[Part of a data file]
>>>

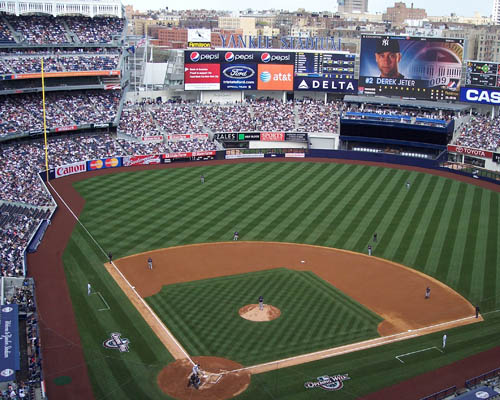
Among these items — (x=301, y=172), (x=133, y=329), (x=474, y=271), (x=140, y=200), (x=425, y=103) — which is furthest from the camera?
(x=425, y=103)

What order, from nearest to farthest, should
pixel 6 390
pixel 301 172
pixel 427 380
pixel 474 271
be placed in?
1. pixel 6 390
2. pixel 427 380
3. pixel 474 271
4. pixel 301 172

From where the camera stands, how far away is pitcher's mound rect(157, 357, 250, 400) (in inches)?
953

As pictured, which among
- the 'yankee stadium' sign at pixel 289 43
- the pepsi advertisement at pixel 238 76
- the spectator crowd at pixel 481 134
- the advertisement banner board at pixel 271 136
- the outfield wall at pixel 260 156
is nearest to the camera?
the outfield wall at pixel 260 156

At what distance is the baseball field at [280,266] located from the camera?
26328 mm

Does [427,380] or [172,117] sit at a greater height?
[172,117]

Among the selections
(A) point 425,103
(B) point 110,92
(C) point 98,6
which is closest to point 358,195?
(A) point 425,103

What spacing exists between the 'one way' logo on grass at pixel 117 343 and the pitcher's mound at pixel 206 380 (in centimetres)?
264

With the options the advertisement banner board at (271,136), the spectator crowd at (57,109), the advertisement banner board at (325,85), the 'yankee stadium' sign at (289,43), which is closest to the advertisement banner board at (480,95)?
the advertisement banner board at (325,85)

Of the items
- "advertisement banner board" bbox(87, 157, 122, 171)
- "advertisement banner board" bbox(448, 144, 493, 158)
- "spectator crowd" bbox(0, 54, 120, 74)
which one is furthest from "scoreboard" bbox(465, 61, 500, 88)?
"spectator crowd" bbox(0, 54, 120, 74)

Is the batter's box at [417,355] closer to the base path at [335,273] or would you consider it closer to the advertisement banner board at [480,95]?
the base path at [335,273]

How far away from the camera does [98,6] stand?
70062 mm

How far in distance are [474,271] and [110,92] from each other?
158ft

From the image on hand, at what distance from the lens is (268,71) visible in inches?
2896

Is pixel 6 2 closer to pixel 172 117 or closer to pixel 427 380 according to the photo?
pixel 172 117
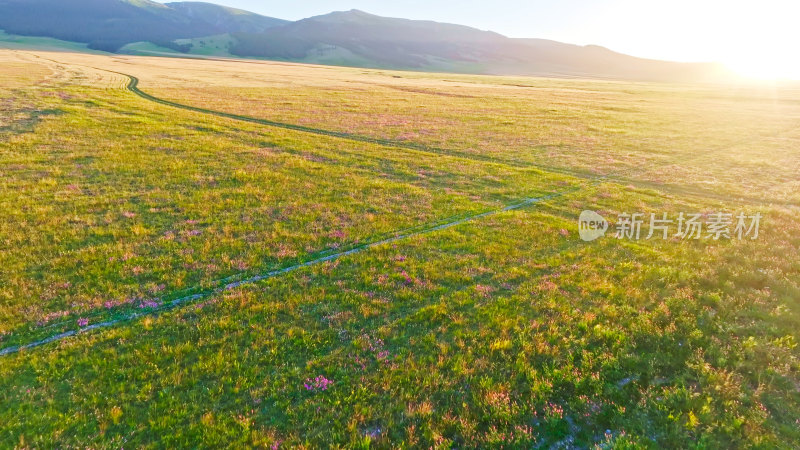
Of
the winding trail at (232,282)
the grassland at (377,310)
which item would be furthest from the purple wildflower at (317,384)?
the winding trail at (232,282)

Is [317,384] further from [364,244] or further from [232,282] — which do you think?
[364,244]

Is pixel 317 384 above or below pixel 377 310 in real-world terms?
below

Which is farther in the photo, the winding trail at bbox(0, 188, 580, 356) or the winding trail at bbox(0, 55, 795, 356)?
the winding trail at bbox(0, 55, 795, 356)

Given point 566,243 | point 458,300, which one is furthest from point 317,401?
point 566,243

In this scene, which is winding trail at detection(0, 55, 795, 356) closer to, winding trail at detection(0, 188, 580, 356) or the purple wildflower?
winding trail at detection(0, 188, 580, 356)

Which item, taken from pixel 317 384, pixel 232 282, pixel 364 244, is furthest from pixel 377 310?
pixel 232 282

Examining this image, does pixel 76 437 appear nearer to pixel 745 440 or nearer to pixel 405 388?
pixel 405 388

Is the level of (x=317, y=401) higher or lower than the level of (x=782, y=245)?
lower

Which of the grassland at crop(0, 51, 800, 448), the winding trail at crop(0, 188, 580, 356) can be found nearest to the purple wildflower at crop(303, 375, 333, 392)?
the grassland at crop(0, 51, 800, 448)
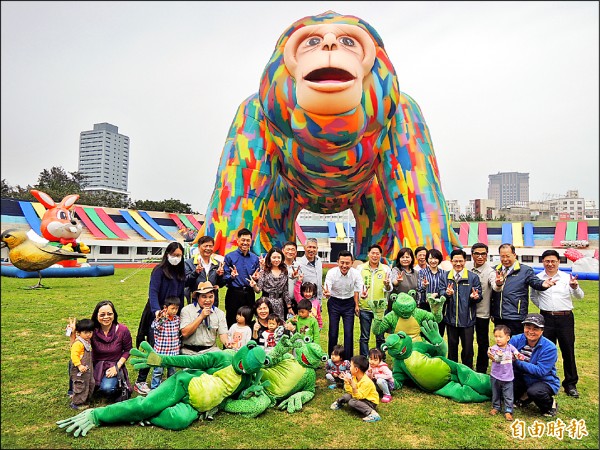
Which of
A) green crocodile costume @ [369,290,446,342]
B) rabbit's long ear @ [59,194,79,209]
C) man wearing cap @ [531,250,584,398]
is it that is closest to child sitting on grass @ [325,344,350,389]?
green crocodile costume @ [369,290,446,342]

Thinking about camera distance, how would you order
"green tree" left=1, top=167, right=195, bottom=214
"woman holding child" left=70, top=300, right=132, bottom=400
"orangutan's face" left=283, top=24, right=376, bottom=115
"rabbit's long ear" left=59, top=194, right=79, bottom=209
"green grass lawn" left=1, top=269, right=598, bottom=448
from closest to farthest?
"green grass lawn" left=1, top=269, right=598, bottom=448
"woman holding child" left=70, top=300, right=132, bottom=400
"orangutan's face" left=283, top=24, right=376, bottom=115
"rabbit's long ear" left=59, top=194, right=79, bottom=209
"green tree" left=1, top=167, right=195, bottom=214

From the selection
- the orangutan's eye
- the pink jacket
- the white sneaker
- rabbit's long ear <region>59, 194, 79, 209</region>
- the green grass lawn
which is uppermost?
the orangutan's eye

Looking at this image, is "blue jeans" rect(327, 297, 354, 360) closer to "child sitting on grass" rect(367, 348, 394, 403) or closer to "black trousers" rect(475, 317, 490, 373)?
"child sitting on grass" rect(367, 348, 394, 403)

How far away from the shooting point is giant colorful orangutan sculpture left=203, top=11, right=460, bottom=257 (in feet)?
15.8

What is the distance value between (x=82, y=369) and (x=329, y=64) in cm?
343

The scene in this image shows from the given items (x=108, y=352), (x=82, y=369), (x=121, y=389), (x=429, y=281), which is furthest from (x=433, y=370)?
(x=82, y=369)

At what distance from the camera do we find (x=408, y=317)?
3.79 metres

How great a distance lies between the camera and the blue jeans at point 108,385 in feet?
10.7

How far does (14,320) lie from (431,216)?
5.73 m

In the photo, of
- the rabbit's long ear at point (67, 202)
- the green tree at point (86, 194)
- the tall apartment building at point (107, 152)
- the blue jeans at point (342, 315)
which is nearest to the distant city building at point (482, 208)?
the green tree at point (86, 194)

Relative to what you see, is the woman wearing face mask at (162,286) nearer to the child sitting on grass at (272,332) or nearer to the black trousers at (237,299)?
the black trousers at (237,299)

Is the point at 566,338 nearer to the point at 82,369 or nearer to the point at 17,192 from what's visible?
the point at 82,369

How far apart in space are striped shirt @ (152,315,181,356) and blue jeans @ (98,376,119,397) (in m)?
0.34

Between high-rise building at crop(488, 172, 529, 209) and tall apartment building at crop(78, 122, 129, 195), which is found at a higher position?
high-rise building at crop(488, 172, 529, 209)
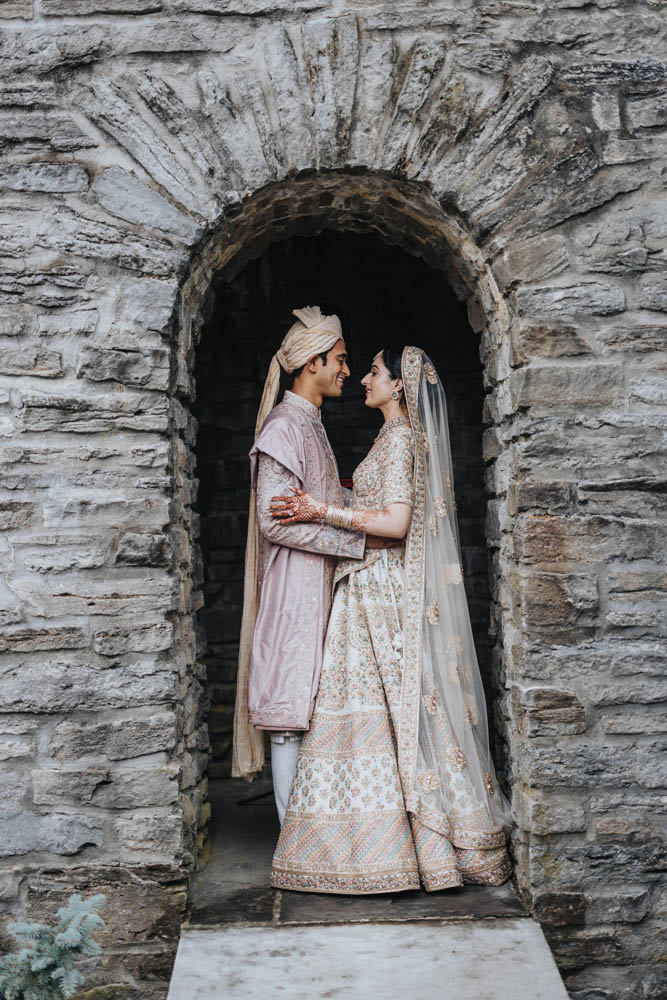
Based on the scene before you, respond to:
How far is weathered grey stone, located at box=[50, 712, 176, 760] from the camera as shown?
9.48 feet

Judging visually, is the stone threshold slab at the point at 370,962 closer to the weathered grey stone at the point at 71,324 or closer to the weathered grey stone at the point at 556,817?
the weathered grey stone at the point at 556,817

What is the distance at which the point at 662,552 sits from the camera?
9.59 ft

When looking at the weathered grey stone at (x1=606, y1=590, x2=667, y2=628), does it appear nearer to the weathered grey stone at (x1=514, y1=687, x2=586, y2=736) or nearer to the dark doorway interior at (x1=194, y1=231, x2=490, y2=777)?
the weathered grey stone at (x1=514, y1=687, x2=586, y2=736)

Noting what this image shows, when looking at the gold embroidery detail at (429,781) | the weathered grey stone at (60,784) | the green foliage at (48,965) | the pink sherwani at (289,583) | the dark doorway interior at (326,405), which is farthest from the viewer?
the dark doorway interior at (326,405)

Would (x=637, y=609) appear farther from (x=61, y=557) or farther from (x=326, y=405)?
(x=326, y=405)

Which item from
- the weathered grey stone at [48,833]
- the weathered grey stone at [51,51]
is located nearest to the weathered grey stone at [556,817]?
the weathered grey stone at [48,833]

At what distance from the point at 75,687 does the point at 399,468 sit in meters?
1.33

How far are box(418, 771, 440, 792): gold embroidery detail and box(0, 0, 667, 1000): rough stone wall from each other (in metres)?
0.26

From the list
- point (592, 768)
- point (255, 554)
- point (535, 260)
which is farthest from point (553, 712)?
point (535, 260)

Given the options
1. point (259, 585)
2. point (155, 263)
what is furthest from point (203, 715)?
point (155, 263)

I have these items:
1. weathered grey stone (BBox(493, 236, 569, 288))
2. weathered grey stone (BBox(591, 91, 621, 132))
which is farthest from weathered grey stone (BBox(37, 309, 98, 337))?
weathered grey stone (BBox(591, 91, 621, 132))

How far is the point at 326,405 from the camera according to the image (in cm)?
473

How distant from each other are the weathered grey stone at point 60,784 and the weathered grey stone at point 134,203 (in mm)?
1740

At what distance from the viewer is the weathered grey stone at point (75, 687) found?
289 cm
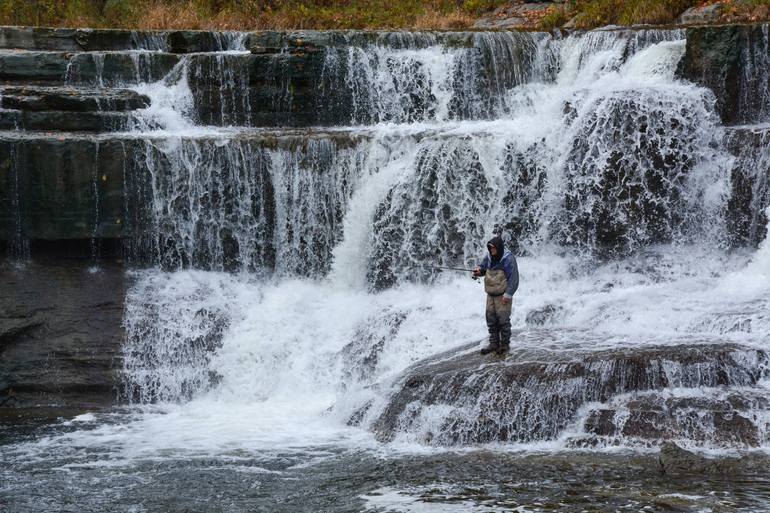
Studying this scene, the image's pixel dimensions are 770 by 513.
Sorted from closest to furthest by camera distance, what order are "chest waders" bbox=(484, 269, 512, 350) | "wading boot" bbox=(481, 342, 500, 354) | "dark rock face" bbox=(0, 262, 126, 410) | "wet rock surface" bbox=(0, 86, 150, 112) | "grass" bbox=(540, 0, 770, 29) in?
"chest waders" bbox=(484, 269, 512, 350), "wading boot" bbox=(481, 342, 500, 354), "dark rock face" bbox=(0, 262, 126, 410), "wet rock surface" bbox=(0, 86, 150, 112), "grass" bbox=(540, 0, 770, 29)

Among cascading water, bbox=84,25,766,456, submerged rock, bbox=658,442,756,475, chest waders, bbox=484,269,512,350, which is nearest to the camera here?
submerged rock, bbox=658,442,756,475

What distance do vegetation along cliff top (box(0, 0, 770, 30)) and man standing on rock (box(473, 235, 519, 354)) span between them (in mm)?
11955

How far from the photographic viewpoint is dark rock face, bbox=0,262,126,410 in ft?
48.5

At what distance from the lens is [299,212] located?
17188 millimetres

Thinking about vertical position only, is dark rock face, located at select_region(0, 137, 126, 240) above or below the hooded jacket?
above

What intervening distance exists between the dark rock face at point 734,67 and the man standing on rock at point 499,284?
23.9 feet

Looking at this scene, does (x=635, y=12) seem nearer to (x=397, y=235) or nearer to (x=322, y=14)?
(x=322, y=14)

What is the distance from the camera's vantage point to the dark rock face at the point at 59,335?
1477 centimetres

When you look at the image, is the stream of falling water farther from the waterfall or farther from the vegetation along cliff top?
the vegetation along cliff top

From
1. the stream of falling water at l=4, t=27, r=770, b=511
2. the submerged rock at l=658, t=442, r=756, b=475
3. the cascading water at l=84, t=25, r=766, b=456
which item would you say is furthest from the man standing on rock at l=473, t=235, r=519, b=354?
the submerged rock at l=658, t=442, r=756, b=475

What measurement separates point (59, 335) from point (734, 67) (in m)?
12.2

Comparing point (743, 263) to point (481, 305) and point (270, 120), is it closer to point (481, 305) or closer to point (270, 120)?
point (481, 305)

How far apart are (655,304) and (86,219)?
9171mm

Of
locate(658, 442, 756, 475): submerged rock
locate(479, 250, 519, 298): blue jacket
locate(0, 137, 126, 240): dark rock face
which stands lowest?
locate(658, 442, 756, 475): submerged rock
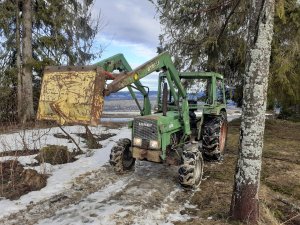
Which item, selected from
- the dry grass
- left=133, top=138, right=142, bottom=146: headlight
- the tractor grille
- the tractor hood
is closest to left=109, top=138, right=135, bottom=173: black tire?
left=133, top=138, right=142, bottom=146: headlight

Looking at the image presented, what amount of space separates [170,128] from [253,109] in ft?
9.34

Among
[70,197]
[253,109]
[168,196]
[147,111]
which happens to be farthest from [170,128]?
[253,109]

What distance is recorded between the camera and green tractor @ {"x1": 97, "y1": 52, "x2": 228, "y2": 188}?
294 inches

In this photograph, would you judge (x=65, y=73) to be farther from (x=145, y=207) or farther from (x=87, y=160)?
(x=87, y=160)

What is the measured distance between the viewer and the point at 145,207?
6.51 meters

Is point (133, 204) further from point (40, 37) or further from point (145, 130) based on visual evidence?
point (40, 37)

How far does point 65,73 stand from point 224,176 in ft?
13.8

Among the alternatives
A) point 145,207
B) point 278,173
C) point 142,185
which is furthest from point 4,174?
point 278,173

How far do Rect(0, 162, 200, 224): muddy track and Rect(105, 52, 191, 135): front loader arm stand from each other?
1559mm

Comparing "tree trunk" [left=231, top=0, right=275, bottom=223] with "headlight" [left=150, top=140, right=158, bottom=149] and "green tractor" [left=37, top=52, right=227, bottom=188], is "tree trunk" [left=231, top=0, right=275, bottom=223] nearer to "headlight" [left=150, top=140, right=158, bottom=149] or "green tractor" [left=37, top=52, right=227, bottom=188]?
"green tractor" [left=37, top=52, right=227, bottom=188]

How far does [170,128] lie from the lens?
825 centimetres

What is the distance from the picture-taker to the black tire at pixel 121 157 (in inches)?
336

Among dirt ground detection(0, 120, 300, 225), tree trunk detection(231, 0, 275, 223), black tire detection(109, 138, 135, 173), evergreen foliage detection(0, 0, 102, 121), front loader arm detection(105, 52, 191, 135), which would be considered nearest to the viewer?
tree trunk detection(231, 0, 275, 223)

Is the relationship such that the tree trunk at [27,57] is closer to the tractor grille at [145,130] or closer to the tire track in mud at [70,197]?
the tire track in mud at [70,197]
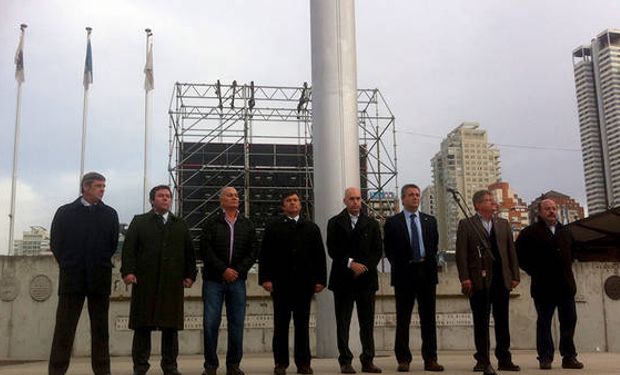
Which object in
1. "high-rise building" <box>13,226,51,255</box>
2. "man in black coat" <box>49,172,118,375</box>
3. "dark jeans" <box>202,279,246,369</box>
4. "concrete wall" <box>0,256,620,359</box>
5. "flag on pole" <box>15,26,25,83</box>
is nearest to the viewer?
"man in black coat" <box>49,172,118,375</box>

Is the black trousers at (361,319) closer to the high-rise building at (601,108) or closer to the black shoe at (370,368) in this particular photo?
the black shoe at (370,368)

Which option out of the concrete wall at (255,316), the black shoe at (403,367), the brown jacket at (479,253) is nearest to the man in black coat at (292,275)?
the black shoe at (403,367)

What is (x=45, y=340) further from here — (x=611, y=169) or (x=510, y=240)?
(x=611, y=169)

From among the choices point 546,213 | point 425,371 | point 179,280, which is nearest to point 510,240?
point 546,213

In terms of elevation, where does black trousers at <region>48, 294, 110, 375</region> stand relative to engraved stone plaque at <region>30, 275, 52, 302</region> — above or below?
below

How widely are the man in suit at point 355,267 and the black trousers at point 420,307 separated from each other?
0.85 feet

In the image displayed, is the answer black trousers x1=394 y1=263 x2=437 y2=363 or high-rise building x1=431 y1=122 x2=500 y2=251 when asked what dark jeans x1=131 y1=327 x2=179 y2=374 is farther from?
high-rise building x1=431 y1=122 x2=500 y2=251

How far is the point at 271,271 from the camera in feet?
18.6

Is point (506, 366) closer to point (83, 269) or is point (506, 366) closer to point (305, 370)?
point (305, 370)

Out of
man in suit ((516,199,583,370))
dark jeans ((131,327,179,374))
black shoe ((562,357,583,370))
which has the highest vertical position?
man in suit ((516,199,583,370))

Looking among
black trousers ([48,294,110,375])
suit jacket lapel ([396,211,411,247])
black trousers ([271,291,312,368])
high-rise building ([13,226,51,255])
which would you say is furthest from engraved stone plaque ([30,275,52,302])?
high-rise building ([13,226,51,255])

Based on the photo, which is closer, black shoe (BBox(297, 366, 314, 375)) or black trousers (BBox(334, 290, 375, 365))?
black shoe (BBox(297, 366, 314, 375))

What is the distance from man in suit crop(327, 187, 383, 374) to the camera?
5.63m

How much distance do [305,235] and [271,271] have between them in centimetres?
43
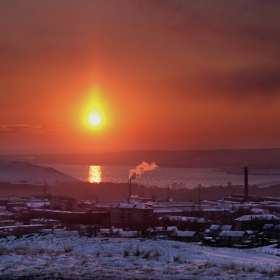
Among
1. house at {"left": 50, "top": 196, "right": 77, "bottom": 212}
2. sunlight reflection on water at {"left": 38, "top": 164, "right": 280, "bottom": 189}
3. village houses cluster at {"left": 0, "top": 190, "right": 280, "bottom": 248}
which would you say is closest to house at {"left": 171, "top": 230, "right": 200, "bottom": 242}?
village houses cluster at {"left": 0, "top": 190, "right": 280, "bottom": 248}

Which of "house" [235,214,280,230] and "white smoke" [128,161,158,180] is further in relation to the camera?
"white smoke" [128,161,158,180]

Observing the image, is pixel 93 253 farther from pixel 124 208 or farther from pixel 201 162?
pixel 201 162

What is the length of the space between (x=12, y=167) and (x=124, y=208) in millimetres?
67030

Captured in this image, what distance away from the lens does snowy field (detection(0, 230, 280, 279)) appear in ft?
22.6

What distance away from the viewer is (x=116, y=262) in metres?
7.89

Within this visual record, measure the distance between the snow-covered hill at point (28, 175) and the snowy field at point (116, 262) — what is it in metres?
71.6

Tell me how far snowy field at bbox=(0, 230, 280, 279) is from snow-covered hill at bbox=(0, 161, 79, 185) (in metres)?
71.6

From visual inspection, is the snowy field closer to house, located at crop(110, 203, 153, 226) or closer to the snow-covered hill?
house, located at crop(110, 203, 153, 226)

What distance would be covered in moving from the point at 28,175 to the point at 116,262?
285ft

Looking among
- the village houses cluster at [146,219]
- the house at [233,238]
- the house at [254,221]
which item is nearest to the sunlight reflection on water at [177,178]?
the village houses cluster at [146,219]

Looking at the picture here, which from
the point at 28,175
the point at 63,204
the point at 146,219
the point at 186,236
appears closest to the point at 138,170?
the point at 28,175

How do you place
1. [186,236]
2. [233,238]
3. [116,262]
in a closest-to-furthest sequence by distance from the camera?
[116,262] → [233,238] → [186,236]

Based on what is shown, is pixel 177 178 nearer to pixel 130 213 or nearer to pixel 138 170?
pixel 138 170

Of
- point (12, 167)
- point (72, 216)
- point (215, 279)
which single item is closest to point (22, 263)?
point (215, 279)
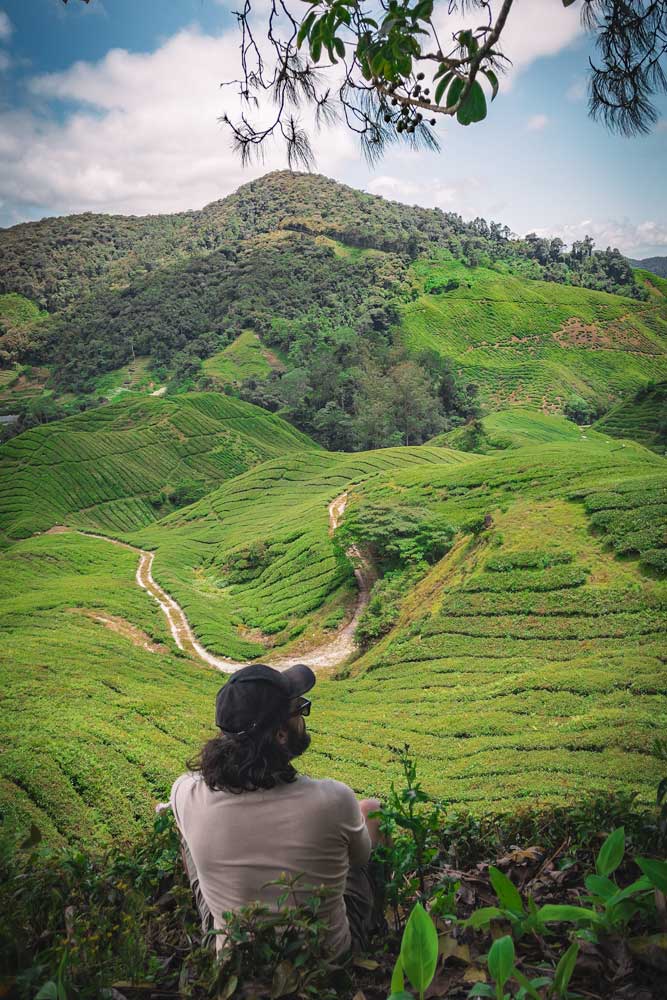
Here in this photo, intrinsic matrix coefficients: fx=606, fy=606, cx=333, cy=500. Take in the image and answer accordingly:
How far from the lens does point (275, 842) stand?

<<<

SHORT EXERCISE:
Set down exactly, from the line that contains "Tell me how" through the last line of the data, each line as it stands, and leave the pictures out.

RESULT FOR THIS EXERCISE:
Tell me how far snowy field at bbox=(0, 230, 280, 279) is from snow-covered hill at bbox=(0, 161, 79, 185) (in metres)?
71.6

From visual inspection, is the snowy field closer to house, located at crop(110, 203, 153, 226) or closer to the snow-covered hill?
house, located at crop(110, 203, 153, 226)

What distance would be covered in moving from the point at 28,175 to the point at 116,262?
285ft

Looking among
- the village houses cluster at [146,219]
- the house at [233,238]
- the house at [254,221]
which item is nearest to the sunlight reflection on water at [177,178]?
the village houses cluster at [146,219]

Looking at the picture here, which from
the point at 28,175
the point at 63,204
the point at 146,219
the point at 186,236
appears closest to the point at 138,170?
the point at 28,175

How do you place
1. [186,236]
2. [233,238]
3. [116,262]
in a closest-to-furthest sequence by distance from the camera?
[116,262] → [233,238] → [186,236]

Based on what is shown, is pixel 177 178 nearer to pixel 130 213 or nearer to pixel 138 170?
pixel 138 170

Of
- point (12, 167)
- point (72, 216)
- point (215, 279)
which single item is closest to point (22, 263)?
point (215, 279)
Here in this photo, intrinsic matrix coefficients: fx=606, fy=606, cx=333, cy=500. Take in the image and answer accordingly:
How far from the lens does point (275, 842) stand?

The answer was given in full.